== Task set ==
- 1) Please retype the part of the parliamentary exchange that begins with the words "The post office" and ends with "of post offices.".
- 2) Answer these questions using the parliamentary exchange:
(a) Who chairs the post office working group?
(b) What share of applicants to the tenant purchase scheme do not qualify?
(c) When will the working group's report go to Government?
- 3) Write what comes next in the parliamentary exchange, starting after its final sentence.

== Text block ==
▬▬▬▬▬▬▬▬▬▬

The Minister of State, Deputy Ring, was in the House yesterday robustly answering the various queries raised.
The post office working group, chaired by the Minister of State, Deputy Ring, has looked at models that potentially could expand the role of post offices to act as economic and social hubs in the community. That is what we want to see. The report of the group will be going to Government in several weeks. The Department of Arts, Heritage, Regional, Rural and Gaeltacht Affairs is willing to continue to work with An Post and the Irish Postmasters Union to establish common ground to progress all the actions that can support our network of post offices.
The programme for Government stated the Government would look into a review of the number of Garda stations to be reopened throughout the country.
The Government will soon be one year in power. Many of these reviews seem to be kicked down the road. On what date will information be available on the Garda stations that will be reopened in rural areas?
House building and the provision of housing for the homeless are some of the main aims of the Government. Why is the Government, including the Minister, not dealing with the fact that the tenant purchase scheme is not working? Some 80% of applicants do not qualify. Clearly, the scheme is not working. The money that used to be derived from purchases used to go towards repairing the voids and making vacant houses available again, such that they could be turned around for new tenants. The whole scheme is blocked and not working.
As the Deputy knows, a new scheme was announced a number of months ago. I will ask the relevant Minister to communicate with the Deputy on the progress on the scheme at this point. There is a lot of incorrect information going around.

▬▬▬▬▬▬▬▬▬▬

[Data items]
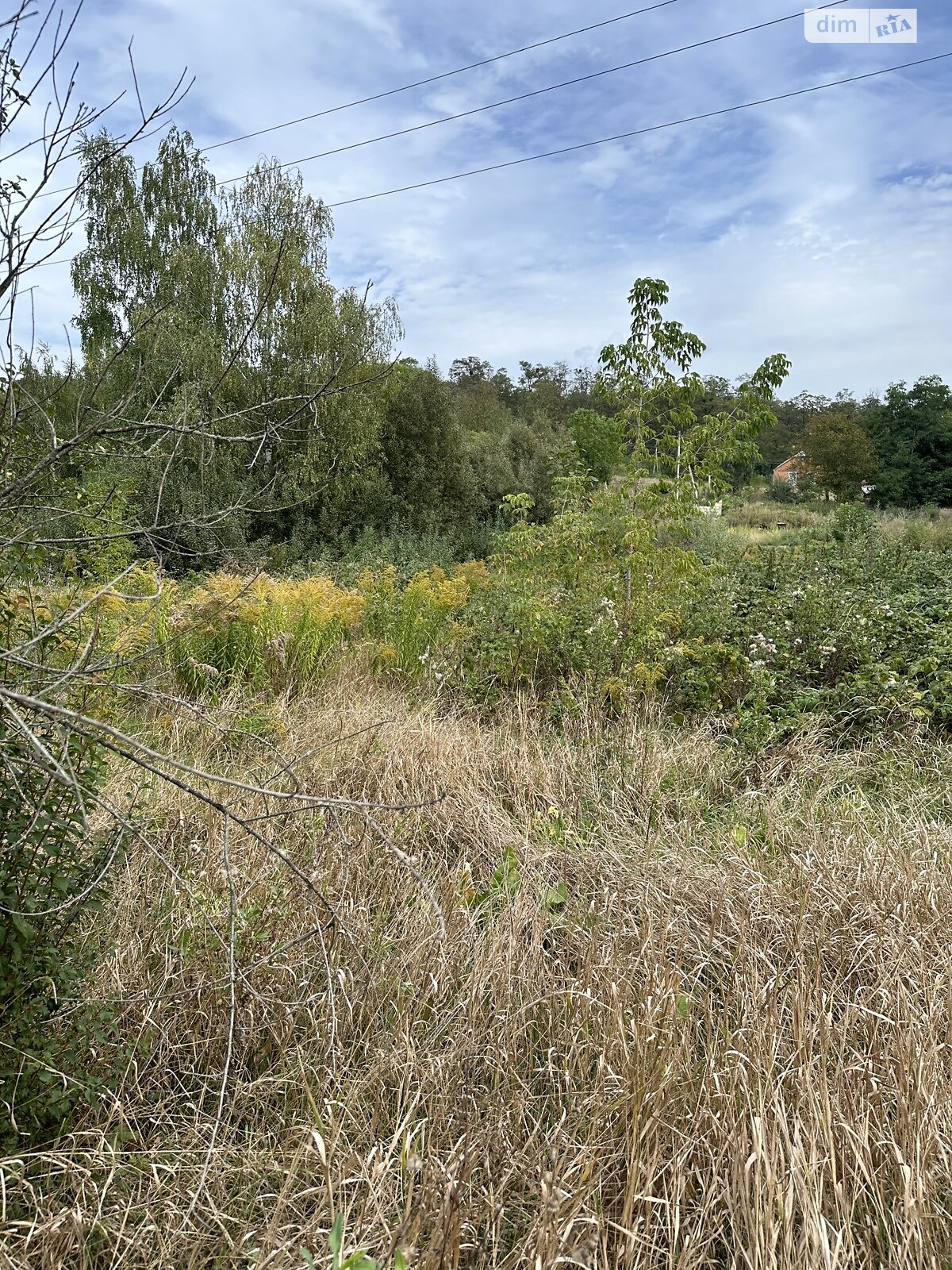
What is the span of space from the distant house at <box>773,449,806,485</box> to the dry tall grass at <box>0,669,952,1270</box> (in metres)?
31.9

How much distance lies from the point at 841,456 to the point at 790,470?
1143 centimetres

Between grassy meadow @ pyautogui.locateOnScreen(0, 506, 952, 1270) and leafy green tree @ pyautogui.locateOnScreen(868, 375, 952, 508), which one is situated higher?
leafy green tree @ pyautogui.locateOnScreen(868, 375, 952, 508)

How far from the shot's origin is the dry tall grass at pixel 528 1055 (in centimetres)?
165

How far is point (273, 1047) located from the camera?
7.36ft

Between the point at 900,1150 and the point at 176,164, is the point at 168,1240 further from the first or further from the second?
the point at 176,164

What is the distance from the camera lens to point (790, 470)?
129ft

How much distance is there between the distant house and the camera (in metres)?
33.0

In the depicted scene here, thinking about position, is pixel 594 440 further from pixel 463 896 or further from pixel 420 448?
Result: pixel 463 896

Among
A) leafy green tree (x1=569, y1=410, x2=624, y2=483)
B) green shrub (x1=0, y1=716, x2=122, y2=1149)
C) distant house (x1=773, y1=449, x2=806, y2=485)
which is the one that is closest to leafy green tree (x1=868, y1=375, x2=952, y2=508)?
distant house (x1=773, y1=449, x2=806, y2=485)

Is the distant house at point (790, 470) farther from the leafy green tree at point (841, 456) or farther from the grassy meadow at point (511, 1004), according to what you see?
the grassy meadow at point (511, 1004)

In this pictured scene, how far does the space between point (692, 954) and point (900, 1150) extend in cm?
75

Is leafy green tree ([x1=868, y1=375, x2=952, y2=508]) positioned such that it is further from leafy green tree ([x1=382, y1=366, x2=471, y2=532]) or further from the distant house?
leafy green tree ([x1=382, y1=366, x2=471, y2=532])

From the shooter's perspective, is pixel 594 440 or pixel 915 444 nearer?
pixel 594 440

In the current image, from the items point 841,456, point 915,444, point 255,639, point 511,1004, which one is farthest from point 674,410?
point 915,444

▬▬▬▬▬▬▬▬▬▬

== Per-task answers ==
- 1)
The post office working group, chaired by the Minister of State, Deputy Ring, has looked at models that potentially could expand the role of post offices to act as economic and social hubs in the community. That is what we want to see. The report of the group will be going to Government in several weeks. The Department of Arts, Heritage, Regional, Rural and Gaeltacht Affairs is willing to continue to work with An Post and the Irish Postmasters Union to establish common ground to progress all the actions that can support our network of post offices.

- 2)
(a) The Minister of State, Deputy Ring.
(b) Some 80%.
(c) In several weeks.

- 3)
On promised legislation, the Health (Miscellaneous Provisions) Bill, some Members of this House may not be receiving accurate information when it comes to requesting information through parliamentary questions. This gives rise to extremely important concerns. I draw the Tánaiste's attention to a parliamentary question I submitted in early February regarding the number of ambulance call-outs in east Cork, particularly Midleton and Youghal. I received an answer on 7 March. I requested in tabular form the number of calls for 2015 and 2016 in these towns. To my amazement, the figure I got back indicated 2,647 calls were responded to in Midleton in 2015, yet we did not have an ambulance in Midleton in 2015. How could this be?
Guidelines on wind farms are long promised. They were first promised four years ago and four Ministers ago. Wind farm proposals are continuing to receive planning permission and are proceeding to construction. The reason for the latest delay is the European Court of Justice's ruling on the Belgian case. It sets a requirement for a strategic environmental assessment. That will take time. The Government is aware of this since October, which is when the European Court of Justice ruled in the case. The Government promised to have guidelines in place within three to six months of coming into office. It is heading towards 12 months in office and the matter is in its programme for Government. We have not seen any effort to move this forward. When will the Government begin the strategic environmental assessment to get this process under way? It will take six to 12 months to carry out the consultation on the strategic environmental assessment and to have the work done. When will it be started? When will we see guidelines in place for wind farms? For our part, we want to see regulations, but we do not even have guidelines. We are operating under guidelines from 2006.